Decoupage fabric on terra cotta in this fun DIY flower pot project. You’ll love the transformation from boring to fun and pretty!
Skills Required: Beginner. I recommend having prior craft experience with Mod Podge so that you have an idea of how to handle potential fabric wrinkles.
With summer here, I’m working on decorating my porch – and this includes research options for a DIY flower pot I can use as a centerpiece for my outdoor table. I was browsing around for ideas with Mod Podge and found this unique project. I was in love with this craft at first sight!
Ashley from Under the Sycamore has been featured before – I’ve shown you her decoupaged closet dividers, and she’s pretty amazing at all types of crafts. In short, she’s always Mod Podging great stuff, and these terra cotta pots are included.
These pretty pots were done as a project to help with the “blahs,” and they certainly do, don’t you think? Ashley was inspired by an entry at Christine Chitnis. I’m inspired by both of them, personally. Visit Ashley’s post here and see the tutorial below.
Tip: If you want to use these plant pots for plants, you’ll want to use a spray sealer on the inside before beginning. This will make certain that the water doesn’t come through from the inside to the outside and cause staining. This is especially important if you are giving them as gifts.
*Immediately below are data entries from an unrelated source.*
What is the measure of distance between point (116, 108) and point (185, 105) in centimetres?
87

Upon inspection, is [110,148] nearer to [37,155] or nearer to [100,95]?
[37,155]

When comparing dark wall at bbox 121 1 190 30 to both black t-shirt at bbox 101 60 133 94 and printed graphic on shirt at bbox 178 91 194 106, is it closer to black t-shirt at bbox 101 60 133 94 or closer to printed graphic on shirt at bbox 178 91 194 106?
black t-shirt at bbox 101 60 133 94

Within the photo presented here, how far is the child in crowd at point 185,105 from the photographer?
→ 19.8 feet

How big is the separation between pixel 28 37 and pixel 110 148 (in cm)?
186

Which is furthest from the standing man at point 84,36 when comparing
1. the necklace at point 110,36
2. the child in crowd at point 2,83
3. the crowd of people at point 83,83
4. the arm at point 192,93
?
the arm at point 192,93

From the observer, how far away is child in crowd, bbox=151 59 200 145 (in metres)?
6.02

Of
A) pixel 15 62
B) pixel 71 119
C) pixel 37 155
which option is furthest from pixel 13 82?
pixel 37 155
I also recommend washing and drying your fabric before doing this project (don’t use fabric softener). This allows you to remove the sizing from the fabric (which causes staining sometimes).
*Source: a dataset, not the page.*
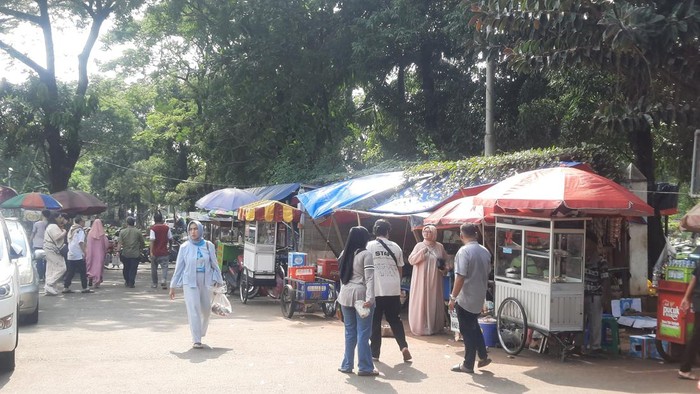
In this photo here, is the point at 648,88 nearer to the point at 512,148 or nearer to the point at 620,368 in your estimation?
the point at 620,368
It’s not absolutely required, but it makes the fabric easier to apply as well (in my humble opinion!). If you’re ready to dive in, let’s do this!
- Clay pot
- Mod Podge
- Start by cutting a length of fabric that will wrap once around your pot. Leave extra room for folding it over on the top and bottom.
- Cut slits in the fabric around the top, to avoid puckering as you make your way around.
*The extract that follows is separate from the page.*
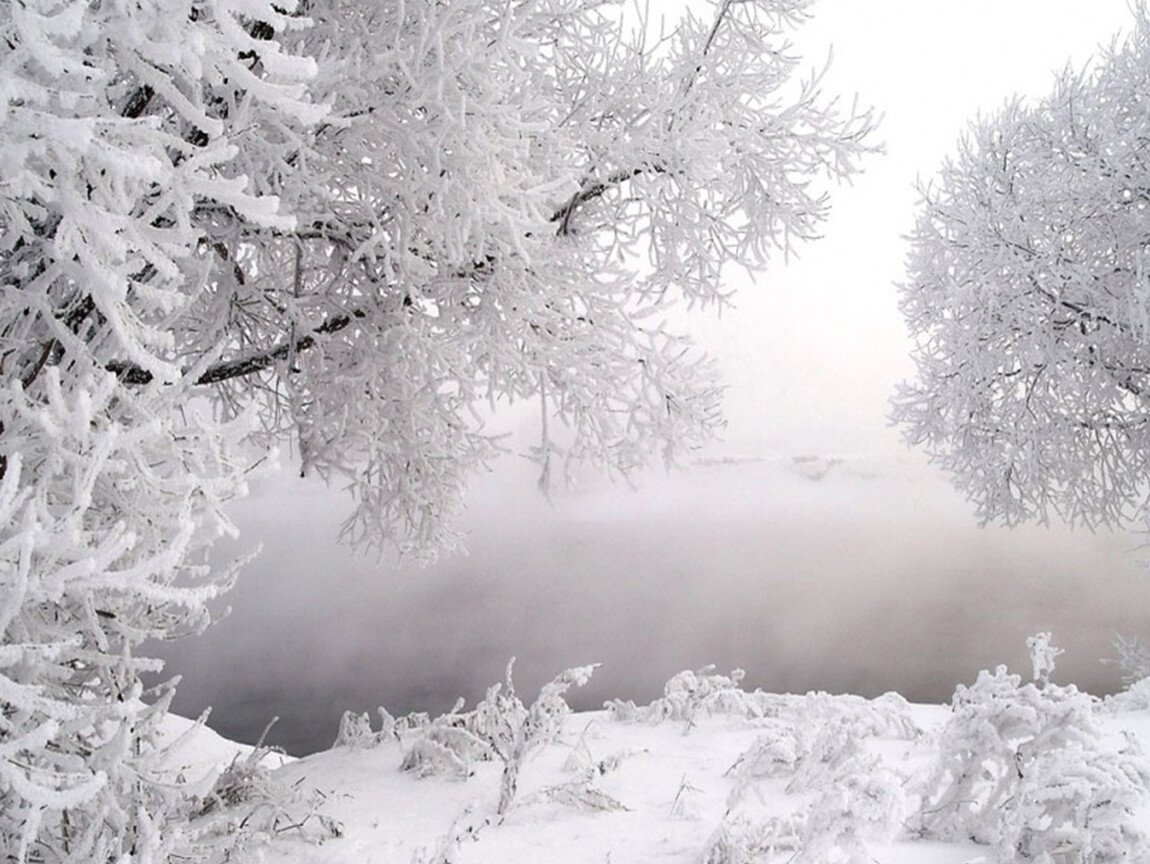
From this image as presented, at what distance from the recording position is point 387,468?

- Begin by coating a small section of the pot with Mod Podge. Stick the beginning of your fabric length to the pot and, once it is in place, coat the fabric with Mod Podge.
- Continue doing this all the way around, without worrying about the top or bottom of the pot.
- When the outside of the pot is finished, trim your fabric so that less than an inch hangs over the top and bottom.
- Begin at the top, folding the fabric into the pot in pleats so that it lays nice and flat around the rim. Coat in Mod Podge and let dry.
- Do the same for the bottom, folding the fabric in pleats so that the bottom edge of the pot remains smooth.
- Coat any loose flaps of fabric with Mod Podge. Let the pot dry completely before using.